Violence is extremely prevalent in our modern world. In fact, we are so accustomed to it that we have begun to accept it as an everyday occurrence. We see stories of murder and armed robbery. We get visual feedback from the stories.
Our children are exposed to it from an early age and they get the message that it is the norm. They then become like us.
The process repeats itself over and over.
A Huffington Post article titled “Multiple Journalists Shot Dead In Egypt Violence”. While the article does not give a definitive number of casualties, the article states that a reporter from Al Jazeera counted “94 bodies” at a hospital.
Apparently the violence was started to stop people from protesting the overthrow of Mohammed Morsi. Journalists were either killed beaten or wounded.
It is strange that this news was reported as if it was to be expected.
Regardless of that, it was an inhumane act upon individuals who function as watchdogs of governments such as this.

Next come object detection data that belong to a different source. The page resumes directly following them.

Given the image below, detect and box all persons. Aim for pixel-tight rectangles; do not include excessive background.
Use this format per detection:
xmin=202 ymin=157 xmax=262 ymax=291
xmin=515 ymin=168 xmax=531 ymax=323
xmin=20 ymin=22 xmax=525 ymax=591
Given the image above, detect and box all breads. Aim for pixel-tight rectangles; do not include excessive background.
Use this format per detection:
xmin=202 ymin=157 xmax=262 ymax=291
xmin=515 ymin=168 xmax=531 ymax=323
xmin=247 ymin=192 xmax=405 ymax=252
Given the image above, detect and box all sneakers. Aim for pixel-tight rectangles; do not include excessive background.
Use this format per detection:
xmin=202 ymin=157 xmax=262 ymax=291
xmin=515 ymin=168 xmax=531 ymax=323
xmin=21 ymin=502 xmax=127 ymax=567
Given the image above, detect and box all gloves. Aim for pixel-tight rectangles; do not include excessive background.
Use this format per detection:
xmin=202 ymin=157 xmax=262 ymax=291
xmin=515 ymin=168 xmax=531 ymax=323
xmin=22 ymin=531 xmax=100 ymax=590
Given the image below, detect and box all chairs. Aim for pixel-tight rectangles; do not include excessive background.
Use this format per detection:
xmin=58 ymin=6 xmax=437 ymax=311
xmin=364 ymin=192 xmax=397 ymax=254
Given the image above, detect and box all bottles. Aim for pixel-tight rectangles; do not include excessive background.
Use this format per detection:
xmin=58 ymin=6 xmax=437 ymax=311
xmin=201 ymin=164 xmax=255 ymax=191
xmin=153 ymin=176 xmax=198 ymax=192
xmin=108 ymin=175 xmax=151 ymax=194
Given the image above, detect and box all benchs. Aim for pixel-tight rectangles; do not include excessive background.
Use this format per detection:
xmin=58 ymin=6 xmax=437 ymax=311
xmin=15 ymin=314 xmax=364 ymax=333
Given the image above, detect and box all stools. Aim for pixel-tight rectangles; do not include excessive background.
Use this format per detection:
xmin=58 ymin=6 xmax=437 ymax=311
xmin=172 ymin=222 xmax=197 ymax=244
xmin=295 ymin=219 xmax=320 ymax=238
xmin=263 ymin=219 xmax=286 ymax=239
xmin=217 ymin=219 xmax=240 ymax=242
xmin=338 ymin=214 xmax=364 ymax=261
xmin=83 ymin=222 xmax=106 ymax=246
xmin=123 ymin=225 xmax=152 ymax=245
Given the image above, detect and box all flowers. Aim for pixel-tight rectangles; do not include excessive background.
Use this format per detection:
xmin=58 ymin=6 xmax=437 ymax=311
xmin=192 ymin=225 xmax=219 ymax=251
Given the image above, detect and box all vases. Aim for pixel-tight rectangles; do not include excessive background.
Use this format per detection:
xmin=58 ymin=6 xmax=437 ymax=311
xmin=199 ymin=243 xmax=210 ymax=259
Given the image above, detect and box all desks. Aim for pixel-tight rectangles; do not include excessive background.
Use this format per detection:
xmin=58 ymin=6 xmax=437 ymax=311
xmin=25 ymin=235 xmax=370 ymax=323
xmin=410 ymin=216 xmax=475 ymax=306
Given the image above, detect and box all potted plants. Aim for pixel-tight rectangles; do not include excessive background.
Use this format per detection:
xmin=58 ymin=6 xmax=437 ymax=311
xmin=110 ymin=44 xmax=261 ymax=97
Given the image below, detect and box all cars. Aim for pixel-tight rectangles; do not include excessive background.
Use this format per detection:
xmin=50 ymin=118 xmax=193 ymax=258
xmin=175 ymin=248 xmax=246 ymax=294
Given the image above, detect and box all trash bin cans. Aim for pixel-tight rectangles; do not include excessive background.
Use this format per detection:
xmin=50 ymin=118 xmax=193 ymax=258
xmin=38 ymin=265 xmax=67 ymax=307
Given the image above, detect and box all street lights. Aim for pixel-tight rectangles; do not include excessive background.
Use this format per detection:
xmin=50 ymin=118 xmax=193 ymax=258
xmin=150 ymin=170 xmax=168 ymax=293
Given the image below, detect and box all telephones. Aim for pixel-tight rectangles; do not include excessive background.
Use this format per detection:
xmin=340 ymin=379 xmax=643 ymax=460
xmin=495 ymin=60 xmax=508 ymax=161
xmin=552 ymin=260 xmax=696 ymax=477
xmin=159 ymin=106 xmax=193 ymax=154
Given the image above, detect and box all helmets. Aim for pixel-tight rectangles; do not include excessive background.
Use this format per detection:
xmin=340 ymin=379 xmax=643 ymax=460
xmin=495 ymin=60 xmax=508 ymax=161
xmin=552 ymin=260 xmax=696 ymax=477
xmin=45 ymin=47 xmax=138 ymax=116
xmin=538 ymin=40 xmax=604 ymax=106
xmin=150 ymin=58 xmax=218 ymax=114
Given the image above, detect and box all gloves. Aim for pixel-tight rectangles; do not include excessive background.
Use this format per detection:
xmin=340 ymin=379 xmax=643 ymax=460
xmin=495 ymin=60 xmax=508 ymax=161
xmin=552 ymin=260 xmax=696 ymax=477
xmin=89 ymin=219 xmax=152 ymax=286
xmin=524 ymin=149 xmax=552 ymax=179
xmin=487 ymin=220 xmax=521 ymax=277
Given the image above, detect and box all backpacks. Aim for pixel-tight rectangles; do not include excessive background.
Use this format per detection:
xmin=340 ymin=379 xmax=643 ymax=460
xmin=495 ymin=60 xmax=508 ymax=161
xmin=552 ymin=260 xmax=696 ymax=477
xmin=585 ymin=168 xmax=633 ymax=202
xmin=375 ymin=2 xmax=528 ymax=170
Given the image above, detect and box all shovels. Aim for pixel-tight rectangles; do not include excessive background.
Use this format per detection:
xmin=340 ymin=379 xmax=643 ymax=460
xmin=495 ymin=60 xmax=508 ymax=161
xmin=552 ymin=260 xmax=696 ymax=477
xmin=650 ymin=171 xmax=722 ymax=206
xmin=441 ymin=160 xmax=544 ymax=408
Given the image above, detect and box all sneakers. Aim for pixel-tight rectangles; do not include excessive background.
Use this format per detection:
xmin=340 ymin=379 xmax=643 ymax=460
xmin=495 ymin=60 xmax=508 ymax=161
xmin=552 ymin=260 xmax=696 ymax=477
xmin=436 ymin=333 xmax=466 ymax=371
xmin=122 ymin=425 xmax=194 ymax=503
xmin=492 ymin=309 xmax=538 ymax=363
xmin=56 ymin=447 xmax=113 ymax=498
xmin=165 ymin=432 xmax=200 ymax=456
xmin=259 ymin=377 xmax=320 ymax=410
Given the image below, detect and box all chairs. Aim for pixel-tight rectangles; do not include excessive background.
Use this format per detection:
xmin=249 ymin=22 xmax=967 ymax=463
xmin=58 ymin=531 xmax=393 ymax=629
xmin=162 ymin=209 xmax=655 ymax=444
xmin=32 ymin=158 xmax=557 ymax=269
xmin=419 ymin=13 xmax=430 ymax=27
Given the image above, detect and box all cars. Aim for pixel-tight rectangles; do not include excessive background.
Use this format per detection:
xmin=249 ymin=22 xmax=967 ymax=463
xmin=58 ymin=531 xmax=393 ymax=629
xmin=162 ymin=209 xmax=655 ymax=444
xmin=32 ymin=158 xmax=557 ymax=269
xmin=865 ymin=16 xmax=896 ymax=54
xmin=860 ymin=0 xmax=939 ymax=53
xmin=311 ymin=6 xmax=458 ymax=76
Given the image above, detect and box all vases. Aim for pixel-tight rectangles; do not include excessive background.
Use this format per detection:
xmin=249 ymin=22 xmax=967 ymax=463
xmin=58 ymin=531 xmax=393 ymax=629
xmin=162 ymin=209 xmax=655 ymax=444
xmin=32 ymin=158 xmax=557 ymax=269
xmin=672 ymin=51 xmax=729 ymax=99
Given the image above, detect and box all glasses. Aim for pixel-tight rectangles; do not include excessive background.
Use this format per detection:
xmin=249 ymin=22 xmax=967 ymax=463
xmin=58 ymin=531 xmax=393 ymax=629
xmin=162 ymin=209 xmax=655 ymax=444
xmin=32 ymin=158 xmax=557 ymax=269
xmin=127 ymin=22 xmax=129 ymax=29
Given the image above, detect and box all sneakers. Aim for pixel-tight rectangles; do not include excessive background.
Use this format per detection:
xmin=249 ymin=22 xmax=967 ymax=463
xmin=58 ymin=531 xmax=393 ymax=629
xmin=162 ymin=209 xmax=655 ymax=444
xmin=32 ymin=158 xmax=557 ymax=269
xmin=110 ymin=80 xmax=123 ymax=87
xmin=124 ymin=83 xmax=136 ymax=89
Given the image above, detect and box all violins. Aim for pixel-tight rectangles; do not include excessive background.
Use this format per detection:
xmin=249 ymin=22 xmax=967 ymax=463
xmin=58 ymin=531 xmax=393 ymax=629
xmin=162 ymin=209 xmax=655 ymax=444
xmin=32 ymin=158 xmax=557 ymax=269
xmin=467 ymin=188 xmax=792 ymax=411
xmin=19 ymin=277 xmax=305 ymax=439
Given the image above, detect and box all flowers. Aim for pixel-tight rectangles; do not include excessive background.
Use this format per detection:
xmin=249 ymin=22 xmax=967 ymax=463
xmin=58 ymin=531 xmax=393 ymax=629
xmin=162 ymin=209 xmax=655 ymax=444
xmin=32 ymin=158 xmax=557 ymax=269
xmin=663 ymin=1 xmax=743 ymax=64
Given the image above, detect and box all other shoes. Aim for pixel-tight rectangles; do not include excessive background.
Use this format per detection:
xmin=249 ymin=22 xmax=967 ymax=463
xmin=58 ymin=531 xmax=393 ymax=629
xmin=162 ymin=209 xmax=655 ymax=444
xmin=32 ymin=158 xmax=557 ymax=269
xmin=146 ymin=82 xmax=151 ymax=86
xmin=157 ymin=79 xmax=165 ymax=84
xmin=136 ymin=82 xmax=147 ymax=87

An act that should have provoked greater outrage among the countries of the journalists that were affected. However, it is seen as everyday news, not even seen as murder.
A Sky News article addresses the violence in Sri Lanka. It talks about the prime ministers of Canada and India refusing to attend the Commonwealth Summit and continues to say that campaigners believed David Cameron should have acted to prevent Sri Lanka from hosting the meeting.
Instead Cameron, the UK PM should have attacked Sri Lanka for their crimes on civilians in 2009. This could be a positive step towards recognizing violence for what it is, rather than accepting it. If we can convince ourselves that we have been desensitized from violence, then we can convince ourselves to do something about it.